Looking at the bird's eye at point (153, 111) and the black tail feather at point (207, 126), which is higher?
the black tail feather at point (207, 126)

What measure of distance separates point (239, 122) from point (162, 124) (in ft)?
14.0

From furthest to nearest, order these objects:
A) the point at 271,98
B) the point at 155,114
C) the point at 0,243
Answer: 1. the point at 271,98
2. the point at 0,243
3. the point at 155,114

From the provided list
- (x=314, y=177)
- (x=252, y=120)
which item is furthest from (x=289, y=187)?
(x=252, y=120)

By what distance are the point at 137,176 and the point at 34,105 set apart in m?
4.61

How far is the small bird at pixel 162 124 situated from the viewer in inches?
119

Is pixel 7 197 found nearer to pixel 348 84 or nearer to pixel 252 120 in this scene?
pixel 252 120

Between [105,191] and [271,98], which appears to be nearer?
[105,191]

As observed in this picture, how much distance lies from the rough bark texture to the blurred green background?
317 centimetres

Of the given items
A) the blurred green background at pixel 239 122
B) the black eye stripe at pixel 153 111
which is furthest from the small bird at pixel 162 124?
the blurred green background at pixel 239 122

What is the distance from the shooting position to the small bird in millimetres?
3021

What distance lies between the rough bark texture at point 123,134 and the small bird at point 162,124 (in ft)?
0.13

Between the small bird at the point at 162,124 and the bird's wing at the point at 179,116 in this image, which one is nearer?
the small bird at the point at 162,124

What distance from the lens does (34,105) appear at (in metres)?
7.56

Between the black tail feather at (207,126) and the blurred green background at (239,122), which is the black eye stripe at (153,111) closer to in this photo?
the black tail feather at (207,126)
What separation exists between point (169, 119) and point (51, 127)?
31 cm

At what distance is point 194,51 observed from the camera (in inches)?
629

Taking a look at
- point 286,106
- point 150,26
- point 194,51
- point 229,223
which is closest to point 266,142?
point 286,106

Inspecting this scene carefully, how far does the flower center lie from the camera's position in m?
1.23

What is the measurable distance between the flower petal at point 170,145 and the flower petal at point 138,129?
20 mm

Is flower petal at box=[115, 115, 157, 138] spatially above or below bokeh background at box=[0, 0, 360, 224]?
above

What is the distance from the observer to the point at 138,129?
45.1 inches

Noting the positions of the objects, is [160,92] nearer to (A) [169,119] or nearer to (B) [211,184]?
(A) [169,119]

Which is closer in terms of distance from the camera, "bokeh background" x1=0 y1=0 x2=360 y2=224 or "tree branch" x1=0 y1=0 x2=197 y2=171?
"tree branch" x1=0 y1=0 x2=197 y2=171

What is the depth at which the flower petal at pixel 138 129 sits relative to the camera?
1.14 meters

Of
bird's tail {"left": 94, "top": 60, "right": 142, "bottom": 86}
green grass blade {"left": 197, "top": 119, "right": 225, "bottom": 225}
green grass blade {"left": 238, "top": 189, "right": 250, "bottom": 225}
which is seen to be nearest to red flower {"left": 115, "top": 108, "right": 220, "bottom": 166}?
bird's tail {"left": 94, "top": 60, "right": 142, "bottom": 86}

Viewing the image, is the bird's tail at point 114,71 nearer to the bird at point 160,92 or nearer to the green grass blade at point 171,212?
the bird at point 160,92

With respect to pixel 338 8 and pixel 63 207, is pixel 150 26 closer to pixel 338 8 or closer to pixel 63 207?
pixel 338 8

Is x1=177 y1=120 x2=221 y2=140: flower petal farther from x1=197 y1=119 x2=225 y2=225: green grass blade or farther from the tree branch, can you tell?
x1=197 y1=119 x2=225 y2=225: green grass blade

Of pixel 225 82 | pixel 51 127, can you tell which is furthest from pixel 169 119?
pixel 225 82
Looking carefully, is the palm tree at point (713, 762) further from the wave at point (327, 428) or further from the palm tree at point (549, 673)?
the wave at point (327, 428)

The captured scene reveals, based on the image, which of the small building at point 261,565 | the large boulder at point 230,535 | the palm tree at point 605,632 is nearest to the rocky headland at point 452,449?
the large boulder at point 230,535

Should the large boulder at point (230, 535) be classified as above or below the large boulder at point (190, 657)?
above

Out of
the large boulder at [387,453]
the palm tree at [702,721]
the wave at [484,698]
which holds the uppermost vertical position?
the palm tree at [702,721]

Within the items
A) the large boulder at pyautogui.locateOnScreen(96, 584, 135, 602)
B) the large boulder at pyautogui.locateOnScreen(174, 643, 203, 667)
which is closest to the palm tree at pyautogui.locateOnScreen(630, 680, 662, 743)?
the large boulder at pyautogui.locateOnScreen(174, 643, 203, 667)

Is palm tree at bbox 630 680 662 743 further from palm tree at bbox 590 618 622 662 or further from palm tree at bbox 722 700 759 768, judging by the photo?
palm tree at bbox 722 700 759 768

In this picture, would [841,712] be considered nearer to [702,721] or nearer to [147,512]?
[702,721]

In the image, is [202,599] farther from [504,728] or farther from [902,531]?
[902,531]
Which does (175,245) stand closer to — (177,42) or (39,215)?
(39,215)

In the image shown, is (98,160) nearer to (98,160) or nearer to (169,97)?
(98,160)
★ ★ ★
### What is expected
Can you copy out all of the records above, line for line, without changing a single character?

### The response
Looking at the bird's eye at point (153, 111) and the black tail feather at point (207, 126), which is higher?
the black tail feather at point (207, 126)

What measure of distance separates point (239, 122) from point (162, 124) (in ft)?
14.0

From furthest to nearest, order these objects:
A) the point at 271,98
B) the point at 155,114
C) the point at 0,243
Answer: 1. the point at 271,98
2. the point at 0,243
3. the point at 155,114

From the provided list
- (x=314, y=177)
- (x=252, y=120)
which item is furthest from (x=289, y=187)?
(x=252, y=120)

By what distance are the point at 137,176 and the point at 34,105 set apart in m?
4.61

How far is the small bird at pixel 162 124 situated from the viewer in inches?
119

Is pixel 7 197 found nearer to pixel 348 84 or nearer to pixel 252 120 in this scene?
pixel 252 120

Between [105,191] and [271,98], which appears to be nearer?
[105,191]

As observed in this picture, how much distance lies from the rough bark texture to the blurred green background?
317 centimetres

Of the given items
A) the blurred green background at pixel 239 122
B) the black eye stripe at pixel 153 111
which is furthest from the small bird at pixel 162 124?
the blurred green background at pixel 239 122

What is the distance from the shooting position to the small bird in millimetres?
3021

What distance lies between the rough bark texture at point 123,134 and the small bird at point 162,124 (in ft)?
0.13

Between the small bird at the point at 162,124 and the bird's wing at the point at 179,116 in this image, which one is nearer?
the small bird at the point at 162,124

What distance from the lens does (34,105) appear at (in metres)?
7.56

Between the black tail feather at (207,126) and the blurred green background at (239,122), which is the black eye stripe at (153,111) closer to in this photo?
the black tail feather at (207,126)
What separation exists between point (169, 119) and point (51, 127)?
31 cm

At what distance is point 194,51 observed from the camera (in inches)?
629

Taking a look at
- point 286,106
- point 150,26
- point 194,51
- point 229,223
which is closest to point 266,142?
point 286,106

Inspecting this scene carefully, how far does the flower center lie from the camera's position in m?
1.23

What is the measurable distance between the flower petal at point 170,145 and the flower petal at point 138,129?
20 mm

Is flower petal at box=[115, 115, 157, 138] spatially above or below bokeh background at box=[0, 0, 360, 224]?
above

What is the distance from the observer to the point at 138,129?
45.1 inches

Noting the positions of the objects, is [160,92] nearer to (A) [169,119] or nearer to (B) [211,184]?
(A) [169,119]

Which is closer in terms of distance from the camera, "bokeh background" x1=0 y1=0 x2=360 y2=224 or "tree branch" x1=0 y1=0 x2=197 y2=171?
"tree branch" x1=0 y1=0 x2=197 y2=171

What is the depth at which the flower petal at pixel 138 129 sits relative to the camera?
1.14 meters

Of
bird's tail {"left": 94, "top": 60, "right": 142, "bottom": 86}
green grass blade {"left": 197, "top": 119, "right": 225, "bottom": 225}
green grass blade {"left": 238, "top": 189, "right": 250, "bottom": 225}
which is seen to be nearest to red flower {"left": 115, "top": 108, "right": 220, "bottom": 166}?
bird's tail {"left": 94, "top": 60, "right": 142, "bottom": 86}

Viewing the image, is the bird's tail at point 114,71 nearer to the bird at point 160,92 or nearer to the green grass blade at point 171,212?
the bird at point 160,92

With respect to pixel 338 8 and pixel 63 207, is pixel 150 26 closer to pixel 338 8 or closer to pixel 63 207?
pixel 338 8

Is x1=177 y1=120 x2=221 y2=140: flower petal farther from x1=197 y1=119 x2=225 y2=225: green grass blade or farther from the tree branch, can you tell?
x1=197 y1=119 x2=225 y2=225: green grass blade

Of pixel 225 82 | pixel 51 127, can you tell which is furthest from pixel 169 119?
pixel 225 82
Looking carefully, is the palm tree at point (713, 762) further from the wave at point (327, 428) or further from the palm tree at point (549, 673)?
the wave at point (327, 428)

The captured scene reveals, based on the image, which of the small building at point 261,565 | the large boulder at point 230,535 | the palm tree at point 605,632 is nearest to the rocky headland at point 452,449?
the large boulder at point 230,535

Should the large boulder at point (230, 535) be classified as above or below the large boulder at point (190, 657)?
above

Out of
the large boulder at [387,453]
the palm tree at [702,721]
the wave at [484,698]
which holds the uppermost vertical position?
the palm tree at [702,721]

Within the items
A) the large boulder at pyautogui.locateOnScreen(96, 584, 135, 602)
B) the large boulder at pyautogui.locateOnScreen(174, 643, 203, 667)
which is closest to the palm tree at pyautogui.locateOnScreen(630, 680, 662, 743)?
the large boulder at pyautogui.locateOnScreen(174, 643, 203, 667)

Is palm tree at bbox 630 680 662 743 further from palm tree at bbox 590 618 622 662 or further from palm tree at bbox 722 700 759 768, judging by the photo?
palm tree at bbox 722 700 759 768

In this picture, would [841,712] be considered nearer to [702,721] or nearer to [147,512]?
[702,721]

In the image, is [202,599] farther from [504,728] or farther from [902,531]?
[902,531]
Which does (175,245) stand closer to — (177,42) or (39,215)?
(39,215)

In the image shown, is (98,160) nearer to (98,160) or nearer to (169,97)?
(98,160)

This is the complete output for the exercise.